Recorded data>
------------
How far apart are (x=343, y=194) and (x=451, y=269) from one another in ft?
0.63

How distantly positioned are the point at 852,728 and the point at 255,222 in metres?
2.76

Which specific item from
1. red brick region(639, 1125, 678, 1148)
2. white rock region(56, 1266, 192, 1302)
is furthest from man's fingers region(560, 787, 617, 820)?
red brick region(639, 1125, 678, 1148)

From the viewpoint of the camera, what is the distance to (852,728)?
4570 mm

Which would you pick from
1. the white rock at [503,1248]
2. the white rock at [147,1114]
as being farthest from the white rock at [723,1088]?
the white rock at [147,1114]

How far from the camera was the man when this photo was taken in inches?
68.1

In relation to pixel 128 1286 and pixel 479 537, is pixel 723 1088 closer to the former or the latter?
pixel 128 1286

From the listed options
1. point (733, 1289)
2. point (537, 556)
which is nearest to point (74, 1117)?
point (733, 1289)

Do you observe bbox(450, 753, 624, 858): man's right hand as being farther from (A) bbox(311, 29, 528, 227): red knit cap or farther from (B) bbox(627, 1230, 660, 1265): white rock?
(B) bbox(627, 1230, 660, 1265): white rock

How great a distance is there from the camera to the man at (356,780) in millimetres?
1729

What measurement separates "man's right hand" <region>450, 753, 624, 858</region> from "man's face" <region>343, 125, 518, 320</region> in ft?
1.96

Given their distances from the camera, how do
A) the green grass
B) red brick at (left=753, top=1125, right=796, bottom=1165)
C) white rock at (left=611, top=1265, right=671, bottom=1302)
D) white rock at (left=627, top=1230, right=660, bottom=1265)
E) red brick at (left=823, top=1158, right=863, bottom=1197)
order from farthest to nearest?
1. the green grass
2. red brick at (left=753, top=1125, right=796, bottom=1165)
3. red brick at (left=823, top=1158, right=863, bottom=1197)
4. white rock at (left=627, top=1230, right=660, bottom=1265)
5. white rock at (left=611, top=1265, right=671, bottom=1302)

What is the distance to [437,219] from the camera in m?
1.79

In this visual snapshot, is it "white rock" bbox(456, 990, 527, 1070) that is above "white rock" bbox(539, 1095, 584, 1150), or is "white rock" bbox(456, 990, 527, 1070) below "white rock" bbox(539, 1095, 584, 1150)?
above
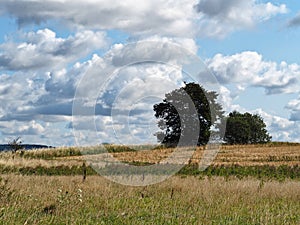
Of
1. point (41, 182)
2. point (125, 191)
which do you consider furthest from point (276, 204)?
------------
Task statement> Pick up at the line that holds "From the viewpoint" and restate each line, word for word, through the last line of the entries. Include both end lines but none of the pictures.

Output for this exercise>
From the viewpoint of the camera, what is the distance to (852,728)?
4570 mm

Which would you pick from
1. the white rock at [503,1248]
2. the white rock at [147,1114]
as being farthest from the white rock at [723,1088]?
the white rock at [147,1114]

How far from the camera was the man when this photo was taken in inches?
68.1

In relation to pixel 128 1286 and pixel 479 537, is pixel 723 1088 closer to the former or the latter?
pixel 128 1286

From the listed options
1. point (733, 1289)
2. point (537, 556)
which is nearest to point (74, 1117)?
point (733, 1289)

Do you observe bbox(450, 753, 624, 858): man's right hand as being farther from (A) bbox(311, 29, 528, 227): red knit cap or farther from (B) bbox(627, 1230, 660, 1265): white rock?
(B) bbox(627, 1230, 660, 1265): white rock

How great a distance is there from the camera to the man at (356,780) in millimetres?
1729

What measurement separates "man's right hand" <region>450, 753, 624, 858</region> from "man's face" <region>343, 125, 518, 320</region> in ft?
1.96

Given their distances from the camera, how do
A) the green grass
B) red brick at (left=753, top=1125, right=796, bottom=1165)
C) white rock at (left=611, top=1265, right=671, bottom=1302)
D) white rock at (left=627, top=1230, right=660, bottom=1265)
E) red brick at (left=823, top=1158, right=863, bottom=1197)
order from farthest to nearest?
1. the green grass
2. red brick at (left=753, top=1125, right=796, bottom=1165)
3. red brick at (left=823, top=1158, right=863, bottom=1197)
4. white rock at (left=627, top=1230, right=660, bottom=1265)
5. white rock at (left=611, top=1265, right=671, bottom=1302)

What is the distance to [437,219] from the camera in m?
1.79

In this visual snapshot, is it "white rock" bbox(456, 990, 527, 1070) that is above "white rock" bbox(539, 1095, 584, 1150), or is "white rock" bbox(456, 990, 527, 1070) below "white rock" bbox(539, 1095, 584, 1150)?
above
Of
1. point (41, 182)
2. point (125, 191)
which do you consider furthest from point (276, 204)?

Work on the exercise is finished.